天国へ行くにはまず死すべし

天国へ行くにはまず死すべし

To Get to Heaven First You Have to Die

2006年11月23日 有楽町 朝日ホールにて(第7回東京フィルメックス)

(2006年:タジキスタン=フランス=ドイツ=スイス:95分:監督 ジャムシェド・ウスモノフ)

コンペティション作品 *最優秀作品賞受賞

 タジキスタンの映画ですが、昔だったらソビエト映画ということになるのでしょう。

 しかし、描いているのはこれがタジキスタンだ、という民族性ではなく、ひとりの20歳の青年の悩みと憂鬱です。

どこの国の映画でもおかしくない設定をあえて持ってきたというのが、勇敢というか、自信があるのだろうと思います。

> やること
上の映画評では、「天国へ行くにはまず死すべし」の監督は誰とされていますか。

> 記録データ
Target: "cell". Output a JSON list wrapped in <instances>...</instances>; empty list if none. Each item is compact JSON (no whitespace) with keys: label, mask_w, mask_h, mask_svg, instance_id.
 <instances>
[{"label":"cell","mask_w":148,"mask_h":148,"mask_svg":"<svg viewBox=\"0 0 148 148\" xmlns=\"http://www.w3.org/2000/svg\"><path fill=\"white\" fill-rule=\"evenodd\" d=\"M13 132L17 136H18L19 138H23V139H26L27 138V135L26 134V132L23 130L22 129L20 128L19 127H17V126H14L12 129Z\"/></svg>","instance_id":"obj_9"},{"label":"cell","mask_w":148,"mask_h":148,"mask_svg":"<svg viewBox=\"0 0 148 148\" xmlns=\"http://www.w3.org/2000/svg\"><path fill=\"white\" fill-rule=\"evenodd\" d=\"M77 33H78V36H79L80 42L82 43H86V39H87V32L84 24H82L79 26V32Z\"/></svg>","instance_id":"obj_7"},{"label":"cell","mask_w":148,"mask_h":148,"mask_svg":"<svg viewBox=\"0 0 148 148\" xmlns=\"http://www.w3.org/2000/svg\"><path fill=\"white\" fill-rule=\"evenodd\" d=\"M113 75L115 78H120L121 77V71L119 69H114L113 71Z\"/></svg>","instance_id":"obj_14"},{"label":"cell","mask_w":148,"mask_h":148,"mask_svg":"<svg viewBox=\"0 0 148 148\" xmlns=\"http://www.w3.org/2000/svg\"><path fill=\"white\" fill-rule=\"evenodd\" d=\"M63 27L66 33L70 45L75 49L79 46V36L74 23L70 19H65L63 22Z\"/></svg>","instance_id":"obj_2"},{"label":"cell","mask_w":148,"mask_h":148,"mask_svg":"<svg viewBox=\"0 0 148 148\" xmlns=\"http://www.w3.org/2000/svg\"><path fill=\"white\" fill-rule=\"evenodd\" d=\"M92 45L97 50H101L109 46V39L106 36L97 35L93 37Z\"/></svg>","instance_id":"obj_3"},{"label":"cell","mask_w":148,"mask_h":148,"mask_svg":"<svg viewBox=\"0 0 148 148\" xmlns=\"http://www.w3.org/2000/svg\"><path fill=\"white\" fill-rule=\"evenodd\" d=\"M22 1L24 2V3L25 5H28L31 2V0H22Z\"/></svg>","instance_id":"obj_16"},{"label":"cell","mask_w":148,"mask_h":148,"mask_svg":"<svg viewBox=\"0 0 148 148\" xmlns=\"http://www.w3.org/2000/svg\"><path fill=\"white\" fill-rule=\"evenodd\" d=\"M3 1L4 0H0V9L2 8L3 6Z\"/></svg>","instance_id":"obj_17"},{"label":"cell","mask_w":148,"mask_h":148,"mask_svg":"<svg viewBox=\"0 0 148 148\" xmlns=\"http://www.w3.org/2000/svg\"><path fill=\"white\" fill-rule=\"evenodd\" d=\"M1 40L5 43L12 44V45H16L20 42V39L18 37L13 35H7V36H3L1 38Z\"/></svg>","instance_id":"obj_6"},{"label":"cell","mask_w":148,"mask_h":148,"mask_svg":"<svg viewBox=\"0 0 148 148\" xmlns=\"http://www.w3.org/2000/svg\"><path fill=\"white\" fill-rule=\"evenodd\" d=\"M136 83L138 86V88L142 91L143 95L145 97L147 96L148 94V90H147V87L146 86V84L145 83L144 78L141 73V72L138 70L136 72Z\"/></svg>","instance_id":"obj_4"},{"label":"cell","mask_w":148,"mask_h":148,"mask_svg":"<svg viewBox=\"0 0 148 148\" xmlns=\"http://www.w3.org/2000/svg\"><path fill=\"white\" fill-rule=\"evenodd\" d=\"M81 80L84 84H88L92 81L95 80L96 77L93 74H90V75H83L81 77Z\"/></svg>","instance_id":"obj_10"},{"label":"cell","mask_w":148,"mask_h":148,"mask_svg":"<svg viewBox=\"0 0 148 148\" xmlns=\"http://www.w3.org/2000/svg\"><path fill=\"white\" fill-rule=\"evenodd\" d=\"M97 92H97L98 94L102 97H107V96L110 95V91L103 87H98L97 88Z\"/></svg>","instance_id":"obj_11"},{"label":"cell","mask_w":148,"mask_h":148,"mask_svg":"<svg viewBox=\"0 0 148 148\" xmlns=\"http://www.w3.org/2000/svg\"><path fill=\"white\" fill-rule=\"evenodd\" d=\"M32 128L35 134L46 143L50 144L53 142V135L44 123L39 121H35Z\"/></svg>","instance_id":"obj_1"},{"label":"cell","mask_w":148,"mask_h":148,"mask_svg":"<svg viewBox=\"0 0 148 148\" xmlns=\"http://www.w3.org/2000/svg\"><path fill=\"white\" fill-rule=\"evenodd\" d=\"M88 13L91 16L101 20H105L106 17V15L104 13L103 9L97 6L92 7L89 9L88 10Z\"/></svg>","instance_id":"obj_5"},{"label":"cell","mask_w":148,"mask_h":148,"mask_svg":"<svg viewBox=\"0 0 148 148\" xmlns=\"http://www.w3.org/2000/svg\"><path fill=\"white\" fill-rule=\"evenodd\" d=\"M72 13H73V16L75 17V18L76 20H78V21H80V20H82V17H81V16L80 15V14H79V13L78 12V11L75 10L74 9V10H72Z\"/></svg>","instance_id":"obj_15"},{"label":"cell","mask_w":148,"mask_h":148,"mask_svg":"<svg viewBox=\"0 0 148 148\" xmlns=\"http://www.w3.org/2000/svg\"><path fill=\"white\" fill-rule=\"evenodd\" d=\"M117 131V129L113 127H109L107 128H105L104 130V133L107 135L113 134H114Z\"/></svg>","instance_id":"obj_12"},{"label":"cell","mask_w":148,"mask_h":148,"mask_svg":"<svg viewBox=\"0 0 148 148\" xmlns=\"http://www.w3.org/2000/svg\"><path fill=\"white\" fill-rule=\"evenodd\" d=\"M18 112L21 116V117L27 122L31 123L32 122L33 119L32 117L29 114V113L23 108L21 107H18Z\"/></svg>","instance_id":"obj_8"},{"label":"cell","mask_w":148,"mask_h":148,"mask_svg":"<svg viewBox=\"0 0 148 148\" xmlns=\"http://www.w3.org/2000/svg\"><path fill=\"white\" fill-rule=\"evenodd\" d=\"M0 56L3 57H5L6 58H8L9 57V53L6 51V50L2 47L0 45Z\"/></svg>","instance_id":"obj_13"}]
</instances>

> 回答
ジャムシェド・ウスモノフ